PHOTO
Da ministra dell'allora governo Prodi è stata protagonista dell'ultima riforma organica del sistema sanitario, la 229 del 1999, più conosciuta appunto come legge Bindi. Una riforma “non centralista”, tiene a sottolineare oggi la ex ministra, “perché – dice – nutro grande rispetto per le autonomie”. Tuttavia, quando affronta il tema del “regionalismo differenziato” - la riforma che l'attuale governo, su spinta di alcune regioni (Veneto, Lombardia ed Emilia Romagna) sta portando avanti (e che è inserita nel “contratto” siglato da Lega e 5 Stelle) – Rosy Bindi non usa mezze misure e parla di “secessione dei ricchi”. Che è poi è il titolo dell'iniziativa promossa dall'associazione Libertà e Giustizia a Perugia e alla quale partecipano, insieme all'ex ministra, il costituzionalista Mauro Volpi ed Emanuele Barbieri del “Centro di iniziativa democratica degli insegnanti”.
Prima di tutto, secondo Bindi, c'è un grande problema di “opacità”: “Preoccupa il fatto che le bozze della legge siano segrete – afferma - abbiamo poche informazioni e non sappiamo se siano realtà. Non si conosce nemmeno il parere fondamentale del ministero dell'Economia. E poi – prosegue Bindi - sottoscrivo la preoccupazione del Presidente Repubblica rispetto alla condizione in cui il Parlamento verrebbe posto, cioè quella di approvare o respingere la legge, senza possibilità di emendarla. Vedo già qui evidenti vizi di incostituzionalità – prosegue la ex ministra - ma non possiamo sempre confidare nell'intervento della Suprema Corte, la Costituzione è di tutti e tutti dobbiamo difenderla”.

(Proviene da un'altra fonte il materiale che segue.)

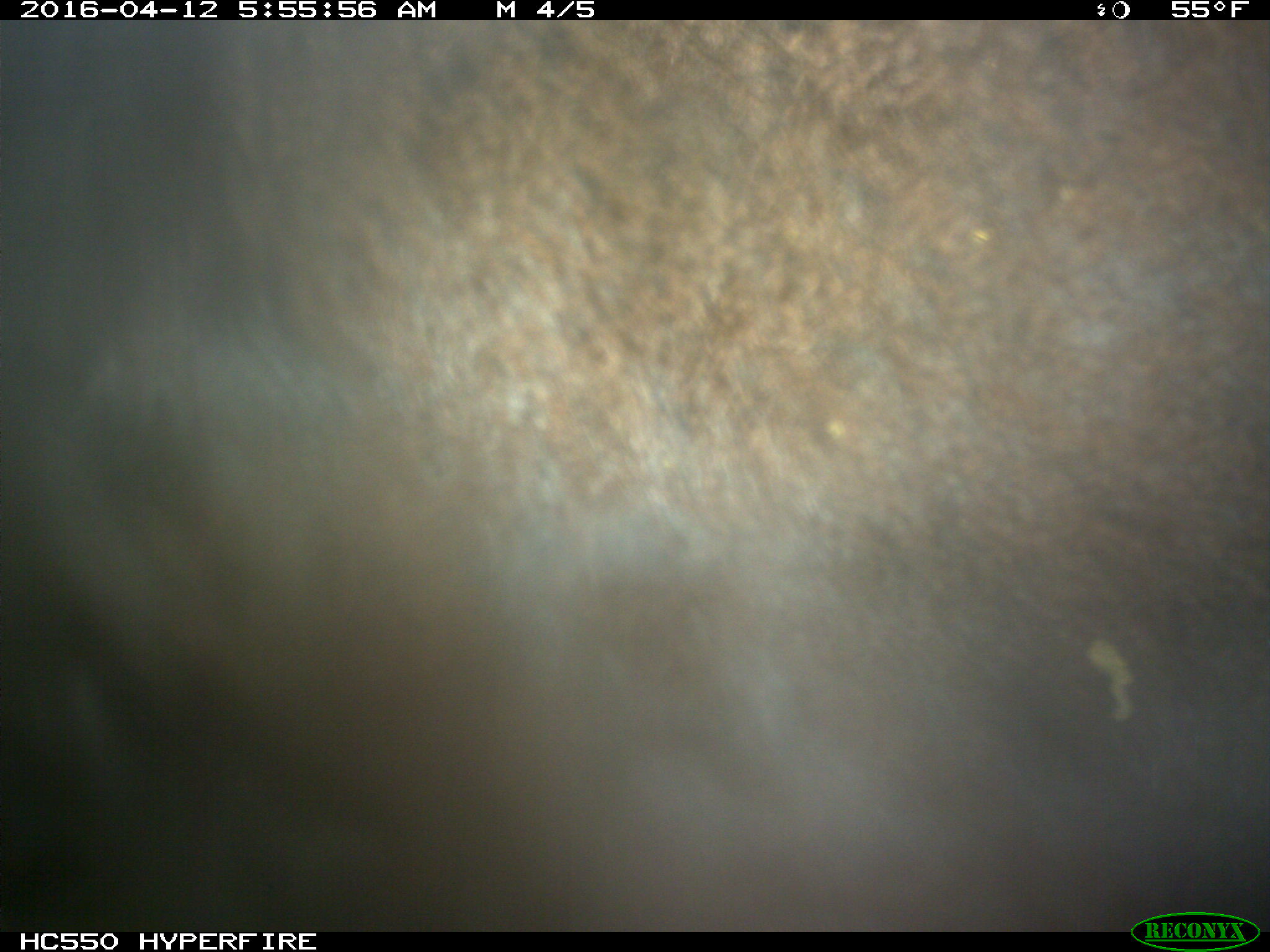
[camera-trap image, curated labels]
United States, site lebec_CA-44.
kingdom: Animalia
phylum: Chordata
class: Mammalia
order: Artiodactyla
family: Bovidae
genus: Bos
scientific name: Bos taurus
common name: domestic cow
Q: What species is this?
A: Bos taurus (domestic cow).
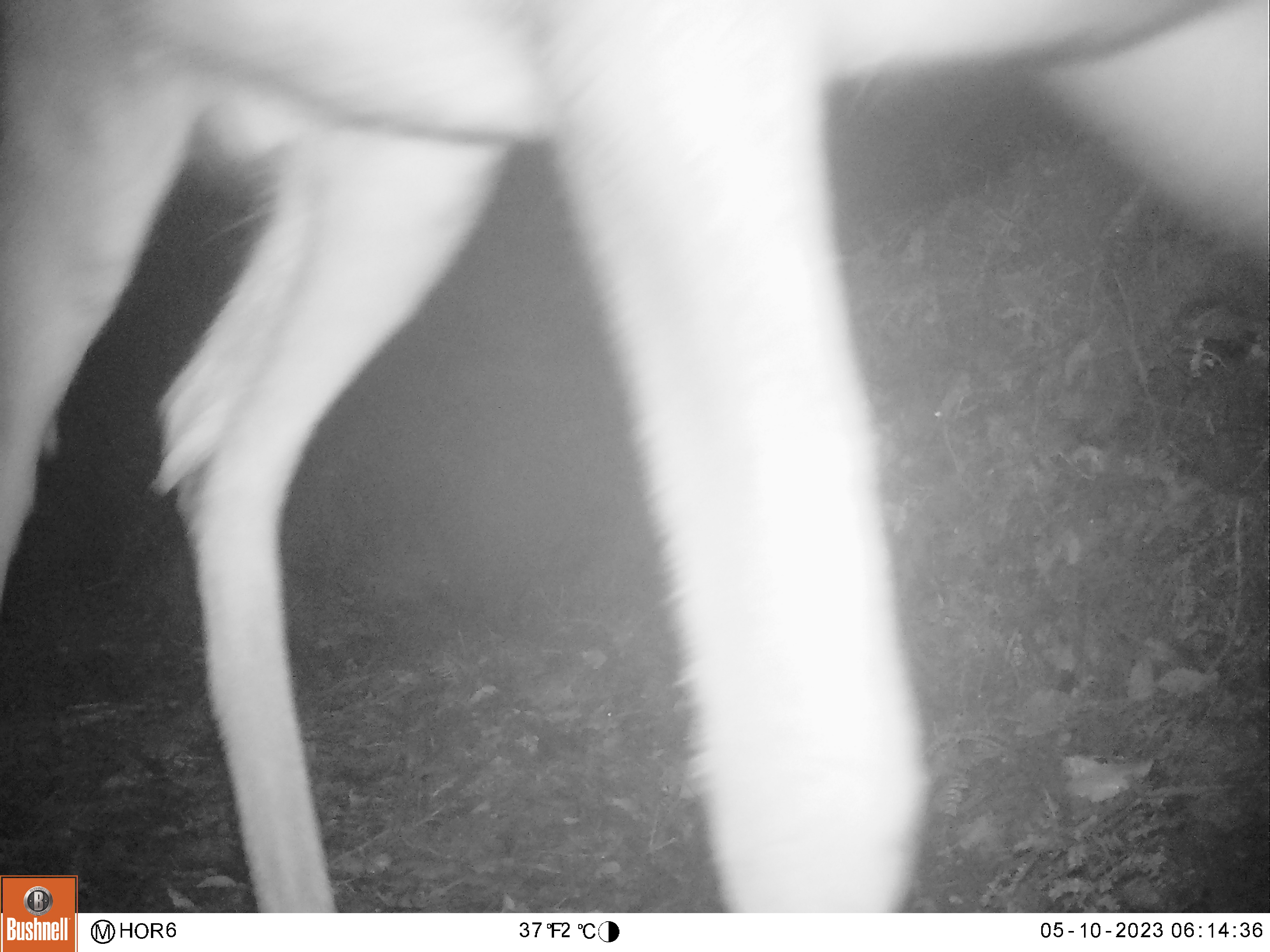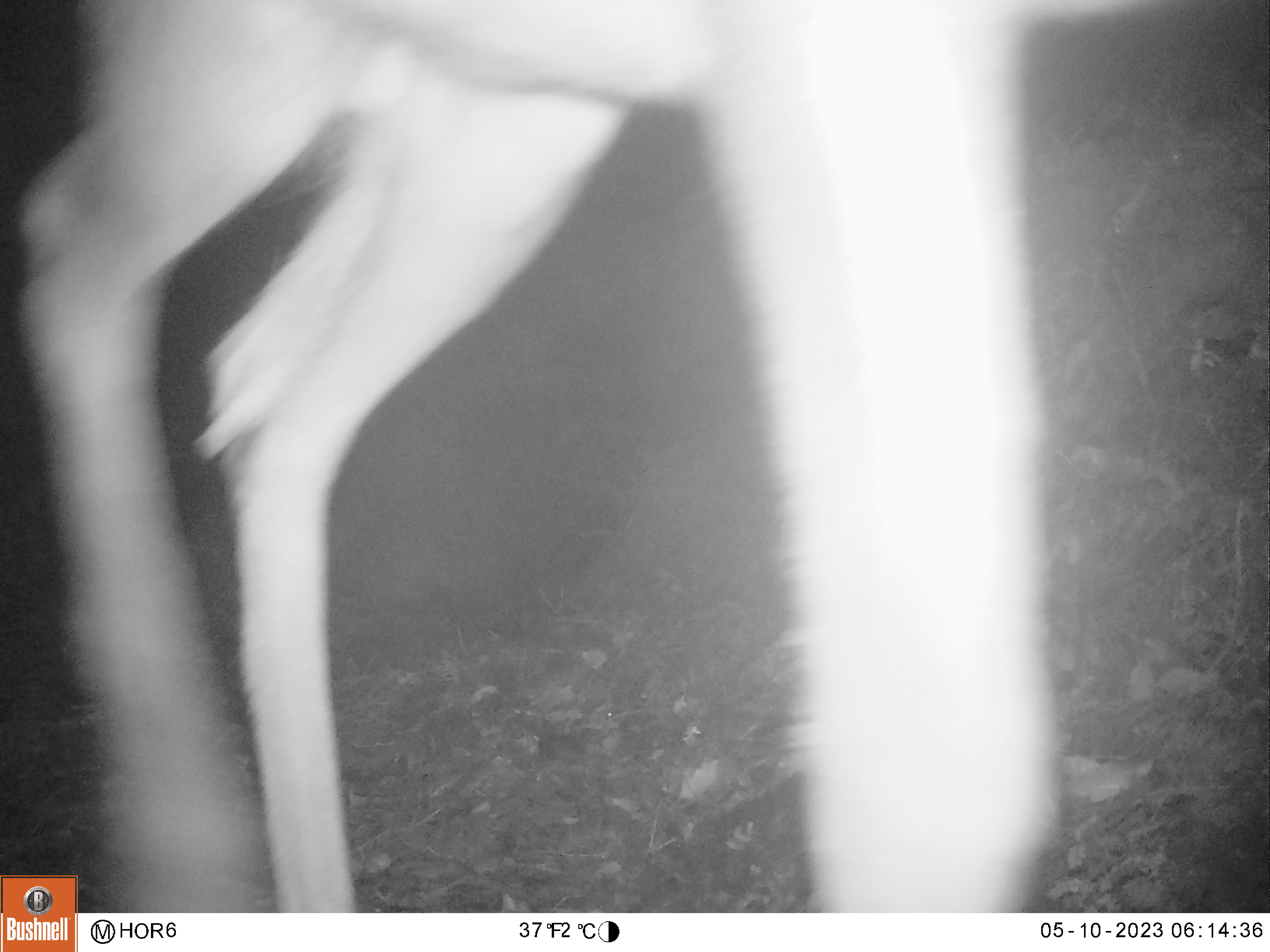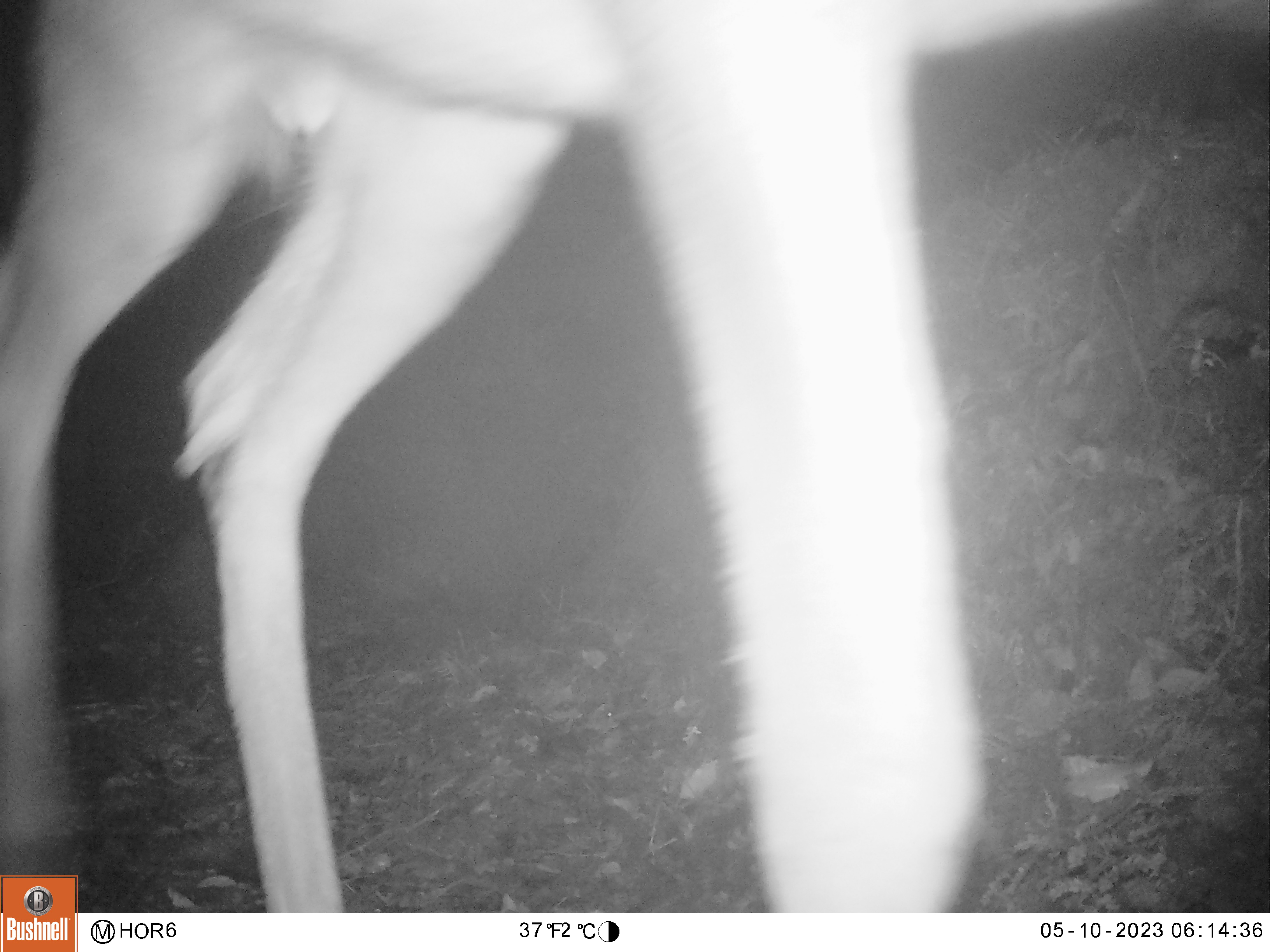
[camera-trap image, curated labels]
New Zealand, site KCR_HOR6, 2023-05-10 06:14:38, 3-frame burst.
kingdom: Animalia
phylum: Chordata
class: Mammalia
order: Artiodactyla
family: Cervidae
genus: Odocoileus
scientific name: Odocoileus virginianus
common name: white-tailed deer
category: white tailed deer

Ma il rispetto delle prerogative del Parlamento non è l'unico aspetto di dubbia costituzionalità nel progetto di regionalismo differenziato. Secondo Bindi, infatti, a rischio sono principi come l'universalità del sistema sanitario e la sua uniformità sul territorio. La riflessione dell'ex ministra parte però da lontano, più precisamente dalla riforma del Titolo V, “una riforma subita dal sistema sanitario", dice Bindi, e che "ha rotto la coerenza tra principi e modelli organizzativi”, aprendo ad una fase di “sperimentazione gestionale delle regioni, mai gestita dal governo nazionale”, perché “non abbiamo ancora capito cosa vuol dire essere un paese a forte regionalismo”.

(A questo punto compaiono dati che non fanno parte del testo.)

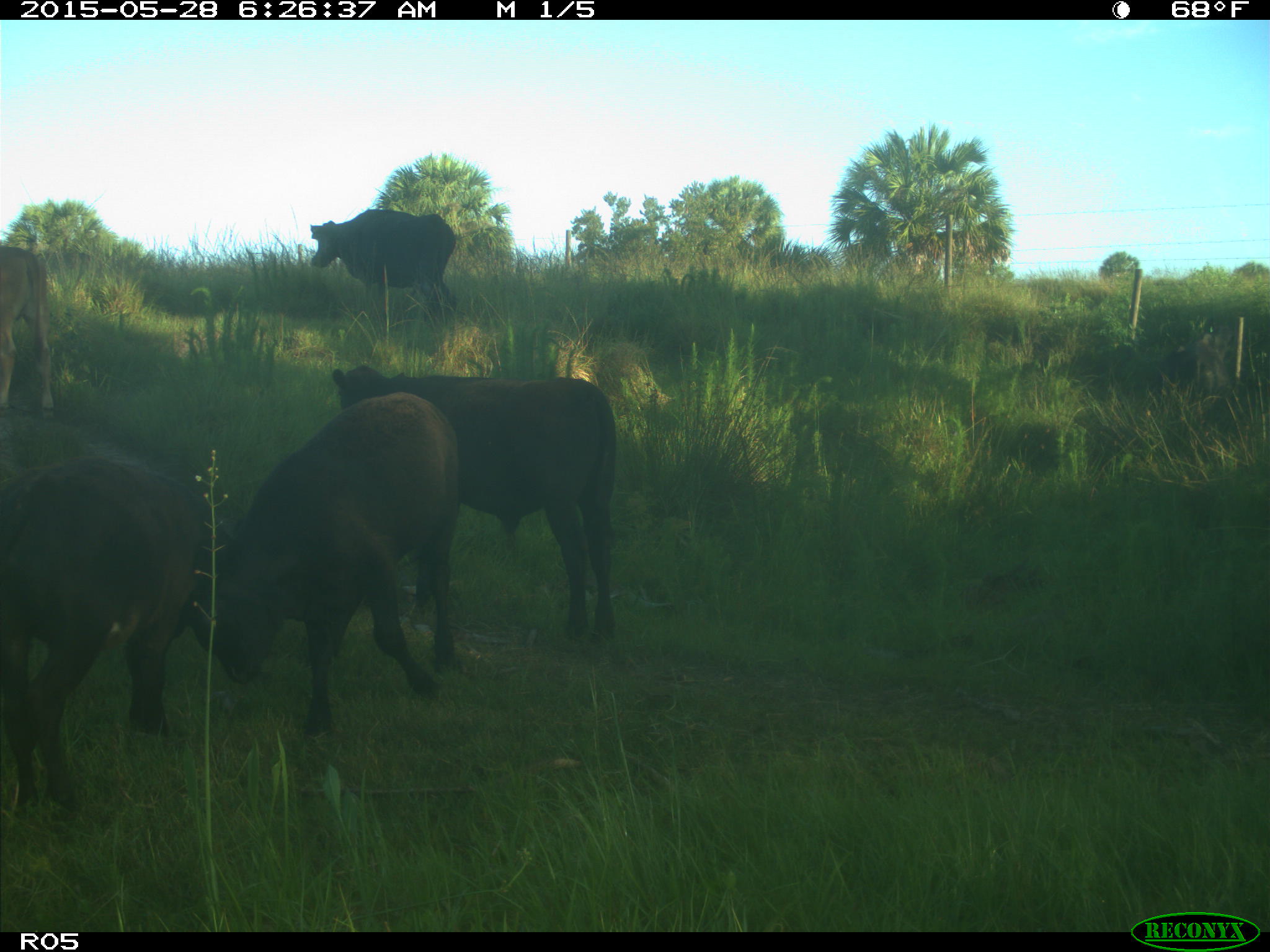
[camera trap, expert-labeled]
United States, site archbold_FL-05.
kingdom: Animalia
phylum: Chordata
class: Mammalia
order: Artiodactyla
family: Bovidae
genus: Bos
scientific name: Bos taurus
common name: domestic cow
Bos taurus (domestic cow).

Così si avvia la differenziazione dei modelli, che va dalla “concorrenza alla pari tra pubblico e privato” della Lombardia di Formigoni, all'azienda sanitaria unica delle Marche, o alla separazione netta tra ospedale e territorio della Toscana. A Fronte di questo processo di frammentazione, già in atto, secondo Bindi, per “salvare l'unità del sistema”, il nostro paese avrebbe bisogno di “un governo nazionale che faccia una verifica seria delle sperimentazioni gestionali di questi anni, promuovendo quelle positive e cancellando quelle negative. Non con imposizione, ma riconducendo a unità il sistema”.

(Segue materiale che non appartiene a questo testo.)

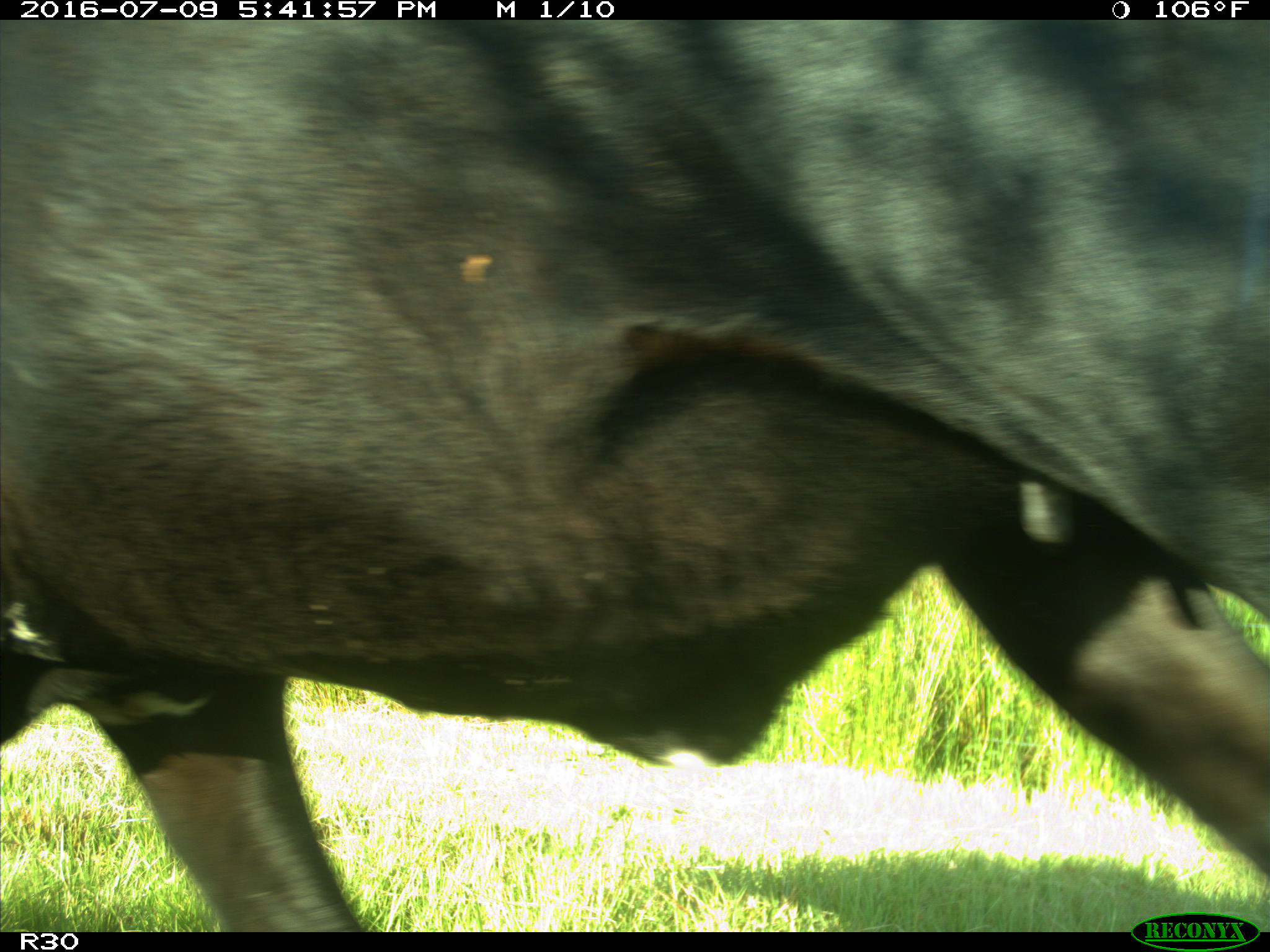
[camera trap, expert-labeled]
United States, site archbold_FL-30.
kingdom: Animalia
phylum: Chordata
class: Mammalia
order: Artiodactyla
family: Bovidae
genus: Bos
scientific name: Bos taurus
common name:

La direzione nella quale si sta andando è però quella opposta: “In un mondo sempre più globale, qui si parla di scuole di specializzazione regionali per i medici, si parla di agenzie regionali del farmaco, quando è risaputo che la farmaco-vigilanza e l'equivalenza del farmaco sono fatti mondiali e che quello farmaceutico è uno dei mercati più multinazionali del mondo”.
Infine, c'è il nodo degli assetti istituzionali: “Tutte le regioni promotrici di questo progetto – ricorda Bindi – hanno chiesto di esercitare la loro autonomia negli assetti istituzionali. Ma così si andrebbe a interrompere quella ricerca di integrazione tra politica, managerialità e professionalità che ha caratterizzato il nostro sistema sanitario. Questo significa – insiste Bindi - che le scelte compiute 40 anni fa in questo paese vengono messe a rischio”.
Insomma, secondo l'ex ministra, quella intrapresa è una strada molto pericolosa: “Dovremmo muoverci esattamente nella direzione opposta, cioè verso una rinazionalizzazione, che non significa centralismo, perché ho grande rispetto delle autonomie e le regioni hanno garantito in alcuni casi risultati importanti. Per questo – conclude Bindi – le vorrei intorno a un tavolo, per applicare le sperimentazioni gestionali positive e cancellare le altre”.